Cardio Training for Cycling

Cardio Training for Cycling

Cardio Training for Cycling

If you’re a cyclist looking to become stronger on your rides, sustaining energy on steeper climbs and longer distances, then you’ll need to address—and improve—your cardiovascular fitness. Training cardio will ultimately make you faster, capable of tackling bigger challenges, and more comfortable while you do it. Getting stronger takes foresight and planning, and not just doing more of the same. Here’s the most effective way to increase cardio endurance and boost your overall riding performance.

Start With a Plan

Having a clear, defined plan and a goal will help keep you consistent. When it comes to cardio training for cycling, consistency is key.

Begin Slow, and Early

If there is an event you have in mind, set it as a goal and start training a few months in advance. Improving your cardio in too short of a window can lead to overtraining and injury. Instead, ease into cardio training with long, slow rides to establish a base. Use that base to build to more difficult training. Create smaller benchmark goals and adjust them, adding distance and time as you become stronger. What you don't want to do is burn out early and dissuade yourself from continuing with the plan.

The flipside to consistency, of course, is listening to your body: When it starts talking to you with news of parts tweaked or hurt, address the issues before they become serious problems. In almost all instances, you should take at least one day off a week and avoid doing your biggest, hardest rides on back-to-back days.

Build a Base

Building a base with long, low-intensity rides will help you become faster, more powerful, and more efficient as you ride. The goal here is not to go as quickly as you can, but rather to ride longer. If you are used to a 45-minute ride, think 1 hour, 15 minutes, or a full 90 minutes. The intention is more time on your saddle, getting your body more used to sustained exertion on the bike.

A consistent heart rate, about 70% of your maximum, is often best for these rides. A quick shorthand to determine your maximum heart rate is 220 beats per minute, minus your age. So, a 25-year-old’s maximum heart rate, likely 195 beats per minute, would ideally shoot for 137 beats per minute on a longer, base-building ride. Measure heart rate with a standalone monitor or a wearable device. Another simple way to approximate this target rate is by riding at a pace where you can talk comfortably. 

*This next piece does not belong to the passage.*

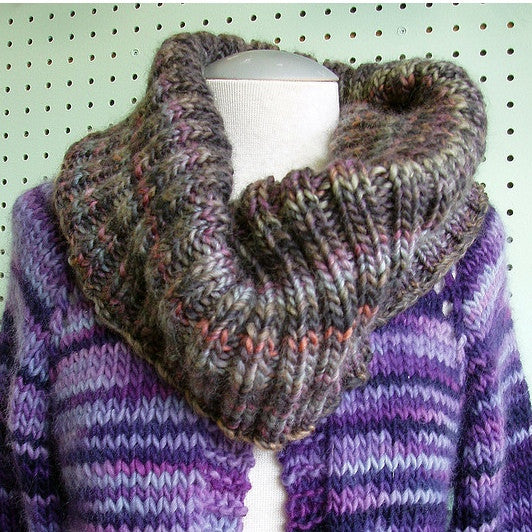 Bulky Ribbed Cowl Pattern FREE - Knit-O-Matic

Stay consistent, aiming for longer rides two times a week, increasing the distance or time when possible.

two cyclists training on bikes on a flat road

Interval Training

Another key to improving your cardio is interval training. These training rides do not need to be nearly as long as your extended rides; they can provide an effective workout in a short window.

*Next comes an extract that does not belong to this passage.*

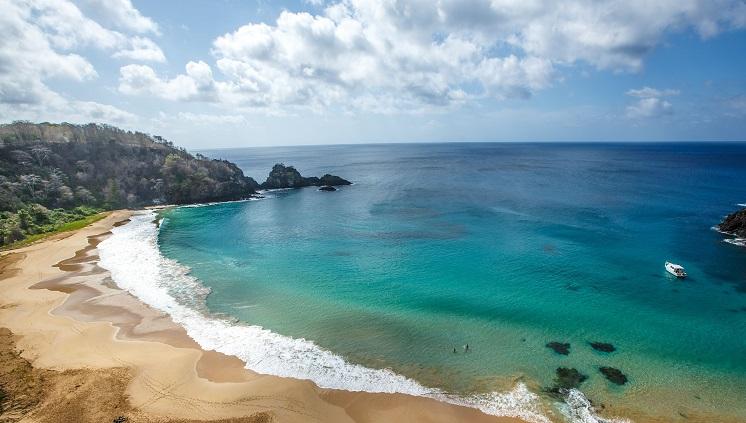 Ilha deve receber cerca de 16 mil turistas até o final de fevereiro (Foto:Embratur)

These workouts consist of periods of high-effort riding, around 90% of your maximum heart rate for anywhere from 30 seconds to 5 minutes. Over the course of a ride, mix in these windows of intensity, and keep them at a consistent length. Use the rest of your ride, outside these windows, for recovery. 

As your body becomes more accustomed to this style of riding over the course of weeks, lengthen the duration of the high-intensity bursts, shorten your rest periods, and add more intervals throughout the ride. The intervals will help your body become better equipped to feed your muscles oxygen as you continue training toward your goal.

Add slowly. These interval-training rides will increase your endurance but they are a large tax on your body—only do them two or three times a week, and never on consecutive days.

Consider a Fasted Ride

Many cyclists like to ride before breakfast. The idea here is that the early-bird effort makes your body more efficient at turning fat into energy, rather than burning easy-to-digest carbohydrates from earlier meals. Listen to your body, though, and only attempt it once or twice a week if this method fits you and your training schedule. Keep these rides shorter at an intensity level many would call “tempo,” anywhere from about 75% to 90% of your max heart rate.

Recovery and Sleep

You can’t improve your cardio fitness without making your body perform at its best off the bike. Be sure to stretch after your rides, take rest days each week, and (of course) always drink enough water and get enough sleep. Giving your body the rest and fuel it needs is crucial to becoming a stronger rider—and sticking to your plan.

All articles are for general informational purposes.  Each individual’s needs, preferences, goals and abilities may vary.  Be sure to obtain all appropriate training, expert supervision and/or medical advice before engaging in strenuous or potentially hazardous activity.